RHPs related to classical and epithelial senescence programs
RHPs #6 and #7 were preferentially observed in G0 cells (fig. S4A,B) and seem to reflect different expression programs related to cellular senescence. RHP #6 was enriched in p53-wild type cell lines and in those sensitive to the pharmacological activation of p53 by the MDM2 inhibitor Nutlin-3a (fig. S6). Moreover, it included the senescence mediator p21 (CDKN1A) and other p53-target genes. Thus, we annotated it as “classical” p53-dependent senescence. In contrast, RHP #7 was not enriched in p53-wild type cell lines, but was enriched in HNSCC cell lines (fig. S4D,E).
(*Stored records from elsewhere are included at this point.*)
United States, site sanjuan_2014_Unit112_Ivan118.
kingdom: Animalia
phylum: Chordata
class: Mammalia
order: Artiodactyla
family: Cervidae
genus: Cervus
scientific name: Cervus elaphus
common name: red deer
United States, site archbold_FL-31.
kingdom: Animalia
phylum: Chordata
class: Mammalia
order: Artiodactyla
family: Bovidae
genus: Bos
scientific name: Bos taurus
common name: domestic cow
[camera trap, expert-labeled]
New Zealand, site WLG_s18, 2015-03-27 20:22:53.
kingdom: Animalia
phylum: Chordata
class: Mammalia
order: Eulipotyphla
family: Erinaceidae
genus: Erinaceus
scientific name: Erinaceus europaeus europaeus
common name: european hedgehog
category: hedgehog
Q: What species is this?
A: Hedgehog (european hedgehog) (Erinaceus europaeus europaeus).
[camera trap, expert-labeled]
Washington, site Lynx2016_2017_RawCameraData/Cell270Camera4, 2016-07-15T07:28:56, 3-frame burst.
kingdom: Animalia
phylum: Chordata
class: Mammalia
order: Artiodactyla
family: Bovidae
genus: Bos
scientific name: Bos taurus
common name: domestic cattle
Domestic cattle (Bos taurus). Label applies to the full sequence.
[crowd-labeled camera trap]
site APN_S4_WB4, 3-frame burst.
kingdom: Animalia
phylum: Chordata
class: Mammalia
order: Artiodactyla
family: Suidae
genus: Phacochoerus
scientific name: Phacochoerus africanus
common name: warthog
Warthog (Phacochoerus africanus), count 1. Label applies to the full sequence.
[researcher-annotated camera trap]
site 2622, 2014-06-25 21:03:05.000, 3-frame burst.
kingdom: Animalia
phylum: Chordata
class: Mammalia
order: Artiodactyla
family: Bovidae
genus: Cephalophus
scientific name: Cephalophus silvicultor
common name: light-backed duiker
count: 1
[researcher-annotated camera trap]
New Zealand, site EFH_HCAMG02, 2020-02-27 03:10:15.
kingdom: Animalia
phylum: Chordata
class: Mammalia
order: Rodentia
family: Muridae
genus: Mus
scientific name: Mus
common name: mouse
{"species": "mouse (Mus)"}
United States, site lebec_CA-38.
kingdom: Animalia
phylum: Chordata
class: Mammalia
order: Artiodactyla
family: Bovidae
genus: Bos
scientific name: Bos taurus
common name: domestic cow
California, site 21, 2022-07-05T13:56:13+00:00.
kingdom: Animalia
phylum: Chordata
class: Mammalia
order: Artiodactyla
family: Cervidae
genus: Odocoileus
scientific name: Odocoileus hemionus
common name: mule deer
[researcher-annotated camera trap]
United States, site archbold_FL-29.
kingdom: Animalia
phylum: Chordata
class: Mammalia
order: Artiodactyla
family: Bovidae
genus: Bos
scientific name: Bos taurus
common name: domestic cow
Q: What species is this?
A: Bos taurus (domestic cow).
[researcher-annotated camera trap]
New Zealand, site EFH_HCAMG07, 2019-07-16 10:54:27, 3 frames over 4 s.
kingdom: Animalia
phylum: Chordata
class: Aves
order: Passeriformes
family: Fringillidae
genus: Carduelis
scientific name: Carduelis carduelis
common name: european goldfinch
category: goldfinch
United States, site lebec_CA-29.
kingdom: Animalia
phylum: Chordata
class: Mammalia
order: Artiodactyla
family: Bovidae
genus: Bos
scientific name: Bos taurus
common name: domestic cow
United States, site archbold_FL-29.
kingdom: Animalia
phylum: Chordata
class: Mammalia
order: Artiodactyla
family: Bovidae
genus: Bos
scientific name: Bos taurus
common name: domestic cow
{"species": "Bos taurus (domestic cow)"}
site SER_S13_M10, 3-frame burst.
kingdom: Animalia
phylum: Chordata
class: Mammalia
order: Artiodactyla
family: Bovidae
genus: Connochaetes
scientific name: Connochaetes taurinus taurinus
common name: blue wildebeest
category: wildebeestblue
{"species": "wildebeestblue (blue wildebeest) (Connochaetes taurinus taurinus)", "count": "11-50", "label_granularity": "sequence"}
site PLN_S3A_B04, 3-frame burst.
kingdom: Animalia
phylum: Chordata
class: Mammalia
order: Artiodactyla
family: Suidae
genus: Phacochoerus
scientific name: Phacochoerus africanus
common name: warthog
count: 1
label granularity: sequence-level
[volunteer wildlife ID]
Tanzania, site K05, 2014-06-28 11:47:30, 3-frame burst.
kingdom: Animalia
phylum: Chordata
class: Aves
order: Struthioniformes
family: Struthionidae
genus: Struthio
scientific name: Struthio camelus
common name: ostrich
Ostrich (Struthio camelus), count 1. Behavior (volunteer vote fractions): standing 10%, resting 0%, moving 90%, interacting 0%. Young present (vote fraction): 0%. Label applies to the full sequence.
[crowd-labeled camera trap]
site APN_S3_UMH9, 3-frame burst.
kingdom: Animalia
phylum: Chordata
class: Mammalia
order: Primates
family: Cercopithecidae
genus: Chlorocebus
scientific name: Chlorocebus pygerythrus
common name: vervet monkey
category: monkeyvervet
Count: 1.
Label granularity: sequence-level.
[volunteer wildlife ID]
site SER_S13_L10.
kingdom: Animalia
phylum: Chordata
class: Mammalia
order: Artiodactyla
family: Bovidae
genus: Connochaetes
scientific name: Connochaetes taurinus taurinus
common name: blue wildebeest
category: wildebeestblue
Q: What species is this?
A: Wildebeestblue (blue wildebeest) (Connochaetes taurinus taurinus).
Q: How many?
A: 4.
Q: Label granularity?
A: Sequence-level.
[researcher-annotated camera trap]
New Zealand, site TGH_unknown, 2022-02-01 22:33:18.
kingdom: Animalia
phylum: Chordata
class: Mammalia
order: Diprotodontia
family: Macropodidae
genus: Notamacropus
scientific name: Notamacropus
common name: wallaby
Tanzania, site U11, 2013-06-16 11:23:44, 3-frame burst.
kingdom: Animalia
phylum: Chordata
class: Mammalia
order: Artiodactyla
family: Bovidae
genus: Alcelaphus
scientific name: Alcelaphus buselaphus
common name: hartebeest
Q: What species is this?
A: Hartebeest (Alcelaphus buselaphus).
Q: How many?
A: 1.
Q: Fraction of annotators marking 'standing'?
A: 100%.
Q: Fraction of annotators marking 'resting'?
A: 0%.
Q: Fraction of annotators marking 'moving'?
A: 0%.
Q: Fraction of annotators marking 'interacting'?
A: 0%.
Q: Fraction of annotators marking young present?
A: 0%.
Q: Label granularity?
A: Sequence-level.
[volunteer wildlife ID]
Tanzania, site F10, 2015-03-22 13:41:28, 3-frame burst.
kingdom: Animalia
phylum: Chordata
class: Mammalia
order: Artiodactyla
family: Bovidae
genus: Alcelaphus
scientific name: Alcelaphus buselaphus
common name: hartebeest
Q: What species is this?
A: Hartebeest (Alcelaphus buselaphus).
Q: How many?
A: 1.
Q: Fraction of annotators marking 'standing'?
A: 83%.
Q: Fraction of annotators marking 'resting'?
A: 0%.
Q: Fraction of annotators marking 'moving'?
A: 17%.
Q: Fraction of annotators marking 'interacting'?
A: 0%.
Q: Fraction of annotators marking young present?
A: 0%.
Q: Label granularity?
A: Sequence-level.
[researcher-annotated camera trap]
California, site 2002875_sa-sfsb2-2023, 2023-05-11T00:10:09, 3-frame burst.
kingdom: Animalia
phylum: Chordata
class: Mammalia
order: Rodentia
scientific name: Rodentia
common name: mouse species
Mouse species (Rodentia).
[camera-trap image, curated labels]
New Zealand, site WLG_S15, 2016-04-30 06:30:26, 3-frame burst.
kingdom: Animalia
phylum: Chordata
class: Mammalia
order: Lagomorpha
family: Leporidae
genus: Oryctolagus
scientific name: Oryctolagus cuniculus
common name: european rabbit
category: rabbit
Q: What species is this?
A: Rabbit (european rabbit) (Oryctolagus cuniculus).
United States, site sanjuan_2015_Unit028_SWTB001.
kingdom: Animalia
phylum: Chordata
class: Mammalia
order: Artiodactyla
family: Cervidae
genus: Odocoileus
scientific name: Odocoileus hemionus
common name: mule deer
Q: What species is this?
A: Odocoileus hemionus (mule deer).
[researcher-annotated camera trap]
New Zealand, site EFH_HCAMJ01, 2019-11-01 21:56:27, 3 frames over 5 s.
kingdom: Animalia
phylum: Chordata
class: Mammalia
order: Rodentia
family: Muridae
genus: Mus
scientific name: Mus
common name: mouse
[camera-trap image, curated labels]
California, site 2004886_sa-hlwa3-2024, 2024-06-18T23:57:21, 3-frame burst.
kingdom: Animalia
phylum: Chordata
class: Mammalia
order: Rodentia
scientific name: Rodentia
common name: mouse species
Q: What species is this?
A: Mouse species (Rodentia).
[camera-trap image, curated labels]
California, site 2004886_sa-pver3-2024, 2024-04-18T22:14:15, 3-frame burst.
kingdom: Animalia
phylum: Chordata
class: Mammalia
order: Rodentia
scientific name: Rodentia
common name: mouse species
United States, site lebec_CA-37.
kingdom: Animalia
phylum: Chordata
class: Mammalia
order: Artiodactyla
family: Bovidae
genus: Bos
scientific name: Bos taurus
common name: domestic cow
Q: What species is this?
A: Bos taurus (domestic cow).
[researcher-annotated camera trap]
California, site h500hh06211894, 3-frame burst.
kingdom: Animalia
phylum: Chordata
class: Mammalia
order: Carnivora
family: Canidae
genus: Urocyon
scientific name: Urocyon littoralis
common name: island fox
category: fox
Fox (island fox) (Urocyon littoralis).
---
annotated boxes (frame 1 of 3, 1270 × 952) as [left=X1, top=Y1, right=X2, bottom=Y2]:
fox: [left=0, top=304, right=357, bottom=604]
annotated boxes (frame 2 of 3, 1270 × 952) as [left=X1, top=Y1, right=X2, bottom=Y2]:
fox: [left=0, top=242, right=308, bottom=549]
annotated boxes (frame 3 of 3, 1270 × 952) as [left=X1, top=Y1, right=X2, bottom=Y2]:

RHP #7 was highly similar to the senescence program of keratinocytes and had similarity to other published senescence programs29–32 (Figs. 5A, S7A,B,Table S8). To further examine the similarity of RHP #7 with senescence-related programs of epithelial cells, we profiled primary lung bronchial cells by bulk RNA-seq after induction of senescence by etoposide. The etoposide-treated cells stained for the senescence marker SA-β-GAL and strongly downregulated the expression of cell cycle genes, indicating a bona fide senescence phenotype (Fig. 5B). Both of the senescence-associated RHPs (#6 and #7) were upregulated, although the effect was stronger for RHP #7 genes, which were among the top upregulated genes (Fig. 5B, S7C). RHP #7 also contained many secreted factors, consistent with a Senescence-Associated Secretory Phenotype (SASP). These include S100A8, S100A9, SAA1, SAA2, LCN2, CXCL1 and SLPI, which are involved in inflammatory responses and may influence cancer, stromal and immune cells in the tumor microenvironment. While most of these factors are not traditionally considered as classical SASP genes33, we found a significant overlap (P<0.01, hypergeometric test) with secreted factors from multiple other senescence-related programs, including from the in vivo counterpart in HNSCC tumors (fig. S7D,E).
Taken together, RHP #7 is associated with low proliferation and a secretory phenotype, and highly resembles the senescence response of keratinocytes, lung bronchial cells, and other epithelial cells. It lacks classical senescence markers (e.g., p16 and p21) and differs from published senescence signatures of fibroblasts and melanocytes29, underscoring the context-specificity of senescence expression programs. We therefore denote it as an epithelial senescence-associated (EpiSen) program. We note that although the EpiSen program is induced in senescent cells, its expression does not necessarily imply a complete senescent phenotype.
Notably, EpiSen recapitulates a program we previously observed in HNSCC tumors, “Epi-Difl” (Figs. 4A,B, 5A), which was negatively associated with the cell cycle and spatially restricted to the hypoxic tumor core5. This program was negatively correlated with the EMT-II program, defining a spectrum of cellular states that is shared by multiple HNSCC cell lines and tumors. Accordingly, the two RHPs were associated with three of the top five principle components, and with a range of cellular states, in a combined analysis of in vitro and in vivo HNSCC cells (Fig. 4D,F, S5C–E).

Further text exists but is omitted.